Il y a aujourd’hui un ensemble de données qui doivent faire partie de la connaissance et de la culture générale en mon sens, et partout dans le monde. Quel que soit la position dans la chaine logistique mise en place, à l’échelle mondiale, nous perdons environ 50% de la production agricole, et les pertes cumulés sont encore plus grandes en prenant en compte l’eau utilisée, la dégradation des sols, le transport des produits et la main d’œuvre.  

En tant que directeur d’une plantation de cacao à Sao Tomé, quels sont tes principaux défis ?

Nous rencontrons trois challenges majeurs sur la plantation :

#1 La Question sociale et l’emploi

La plantation est située au cœur d’une communauté de 2000 habitants. 10% travaille pour l’entreprise, mais nous avons en charge l’ensemble de l’assainissement public (eau, sanitaire, ordures ménagères)

#2 La rentabilité 

Une plantation est un écosystème très riche en nature et en ressources humaines, mais aussi très gourmand en capital (salaires, entretien des infrastructure et carburant). Un de nos défis majeur est de trouver des sources de financement durable, permettant un meilleur développement humain. 

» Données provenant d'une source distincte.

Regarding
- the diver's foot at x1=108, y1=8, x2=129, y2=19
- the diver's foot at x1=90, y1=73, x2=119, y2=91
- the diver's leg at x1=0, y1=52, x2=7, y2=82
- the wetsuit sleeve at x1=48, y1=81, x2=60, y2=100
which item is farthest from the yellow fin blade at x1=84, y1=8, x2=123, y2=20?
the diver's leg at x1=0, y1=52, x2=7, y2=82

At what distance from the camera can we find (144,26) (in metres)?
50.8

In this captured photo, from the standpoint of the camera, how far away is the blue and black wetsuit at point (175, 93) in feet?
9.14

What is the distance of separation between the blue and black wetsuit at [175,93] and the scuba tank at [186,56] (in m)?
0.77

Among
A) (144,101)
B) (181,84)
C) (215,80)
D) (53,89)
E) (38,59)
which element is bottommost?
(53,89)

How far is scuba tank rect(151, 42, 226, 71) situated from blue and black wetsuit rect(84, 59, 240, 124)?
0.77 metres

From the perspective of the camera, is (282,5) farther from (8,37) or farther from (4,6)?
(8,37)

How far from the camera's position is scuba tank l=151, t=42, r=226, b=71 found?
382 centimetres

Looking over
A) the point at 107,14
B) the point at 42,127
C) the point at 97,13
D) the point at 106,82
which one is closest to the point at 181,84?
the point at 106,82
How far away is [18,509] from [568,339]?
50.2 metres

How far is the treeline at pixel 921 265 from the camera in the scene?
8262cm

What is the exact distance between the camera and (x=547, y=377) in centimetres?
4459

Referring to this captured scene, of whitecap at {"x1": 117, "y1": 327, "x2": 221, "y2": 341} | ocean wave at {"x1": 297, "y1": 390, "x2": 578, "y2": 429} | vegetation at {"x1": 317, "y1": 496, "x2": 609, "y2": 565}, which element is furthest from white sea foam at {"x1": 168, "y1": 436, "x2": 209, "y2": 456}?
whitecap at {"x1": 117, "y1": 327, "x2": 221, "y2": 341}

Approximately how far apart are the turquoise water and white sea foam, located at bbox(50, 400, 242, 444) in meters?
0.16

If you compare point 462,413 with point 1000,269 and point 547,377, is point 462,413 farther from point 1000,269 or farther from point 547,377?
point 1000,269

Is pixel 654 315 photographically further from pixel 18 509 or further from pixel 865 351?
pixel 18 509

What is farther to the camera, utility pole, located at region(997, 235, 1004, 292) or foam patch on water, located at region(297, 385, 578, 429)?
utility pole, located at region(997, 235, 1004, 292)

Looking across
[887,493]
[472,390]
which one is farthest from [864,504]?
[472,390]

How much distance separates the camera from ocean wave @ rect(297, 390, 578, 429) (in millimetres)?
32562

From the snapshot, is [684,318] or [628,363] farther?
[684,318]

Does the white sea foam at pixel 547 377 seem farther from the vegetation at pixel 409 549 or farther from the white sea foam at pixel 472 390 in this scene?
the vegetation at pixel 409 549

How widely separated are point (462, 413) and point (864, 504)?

C’est ainsi que depuis ma prise de fonction, notre équipe a créé un four à pain qui a permis, dès ses premiers jours de fonctionnement, de créer plus de 10 emplois (distributeur, boulanger, etc.). Nous avons lancé un programme de diversification des cultures et nous exploitons les palmiers à huile, les goyaviers et tous les autres arbres fruitiers. La mise en place de partenariats avec des unités de transformation locales a eu un impact non négligeable sur la rentabilité de la Plantation. Nous offrons aussi des formations en permaculture et aux métiers liés à la culture du cacao. 

Enfin, il est aussi utile de mentionner que nous avons développé toute une offre d’écotourisme avec une visite des installations de la Plantation“ de l’arbre à la tablette” des déjeuners de “ la ferme à la fourchette” et des possibilités de camping et de logement de haut de gamme sur le site de la Plantation.

Le chemin est encore long mais nous réfléchissons tous les jours à surtout tirer au mieux parti de tous les atouts naturels et écologiques de la Plantation. À terme, il est envisagé de faire de cette Plantation un centre de recherche appliquée dans les techniques modernes de culture biologique.

#3 Maintenir la qualité d’un Grain de Cacao fin biologique 

Pour terminer, la plantation se donne comme ambition de maintenir un niveau de qualité exceptionnelle et de traçabilité infaillible tout au long de la chaine de production du cacao. À cet effet, nous avons mis en place certaines innovations pratiques : sélection manuelle des cabosses en fonction des espèces, double opération de nettoyage, calibrage manuel des grains sur les séchoirs, séchage 100% solaire, identification des fèves par parcelles et par variété, suivi permanent du bon déroulement du process.

Toutes ces innovations ont naturellement eu un impact sur la valeur ajoutée de nos produits sur le marché. Bien qu’étant chronophage et gourmand en capital humain, c’est le prix à payer pour notre positionnement dans le segment haut de gamme.